The test systems specialist issued a trading statement to say that "demand levels dipped sharply as a result of merger activity and delays in capital expenditure as future new technology deployments are being assessed in areas in which Spirent has increased its investments." It noted that its business in the US and China has been particularly affected. (See Spirent Puts 400GigE to the Test and Spirent Unveils Virtual Test Bed for SDN, NFV .)

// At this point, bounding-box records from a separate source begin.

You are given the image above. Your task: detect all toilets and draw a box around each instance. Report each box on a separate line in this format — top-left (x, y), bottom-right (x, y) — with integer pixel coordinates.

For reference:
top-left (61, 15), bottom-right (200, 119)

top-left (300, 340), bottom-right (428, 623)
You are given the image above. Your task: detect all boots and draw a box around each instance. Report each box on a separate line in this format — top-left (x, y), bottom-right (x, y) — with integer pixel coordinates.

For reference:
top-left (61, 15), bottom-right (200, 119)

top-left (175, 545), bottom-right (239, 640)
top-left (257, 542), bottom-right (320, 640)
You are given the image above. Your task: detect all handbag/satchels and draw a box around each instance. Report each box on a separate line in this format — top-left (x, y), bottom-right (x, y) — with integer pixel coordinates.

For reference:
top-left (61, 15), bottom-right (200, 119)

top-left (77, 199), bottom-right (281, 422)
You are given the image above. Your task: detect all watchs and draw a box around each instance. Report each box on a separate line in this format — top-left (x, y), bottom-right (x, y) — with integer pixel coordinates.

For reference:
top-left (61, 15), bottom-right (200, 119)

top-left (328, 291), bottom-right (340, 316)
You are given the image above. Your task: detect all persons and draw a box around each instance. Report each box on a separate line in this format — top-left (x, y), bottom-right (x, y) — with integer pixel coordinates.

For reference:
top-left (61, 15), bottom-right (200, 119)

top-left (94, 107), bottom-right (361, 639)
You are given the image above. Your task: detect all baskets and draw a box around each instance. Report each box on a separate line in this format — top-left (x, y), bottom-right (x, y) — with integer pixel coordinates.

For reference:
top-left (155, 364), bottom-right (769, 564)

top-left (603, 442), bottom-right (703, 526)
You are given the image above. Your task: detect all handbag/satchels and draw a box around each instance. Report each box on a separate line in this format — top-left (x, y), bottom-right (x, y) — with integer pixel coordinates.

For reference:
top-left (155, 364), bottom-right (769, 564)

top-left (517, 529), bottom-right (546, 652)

The news came as a surprise, as Spirent Communications plc had reported a 16% increase in revenues for the first half of the year to $221 million, and with a number of portfolio-enhancing acquisitions under its belt, had expected that momentum to continue for the rest of 2014. (See Spirent Acquires Mobilethink, Spirent Spends $25M on Radvision VoLTE Unit and Spirent Buys CEM Specialist.)
Now Spirent expects third-quarter revenues to be about $110 million, only slightly higher than the same period a year ago, while fourth-quarter revenues are set to be in the range of $120 million to $125 million, again slightly better than in 2013. The company's operating profits "will be impacted" by the lower-than-expected revenues, it noted.
Investors didn't like the news, as Spirent's share price slumped by 19% to 80 pence on the London Stock Exchange.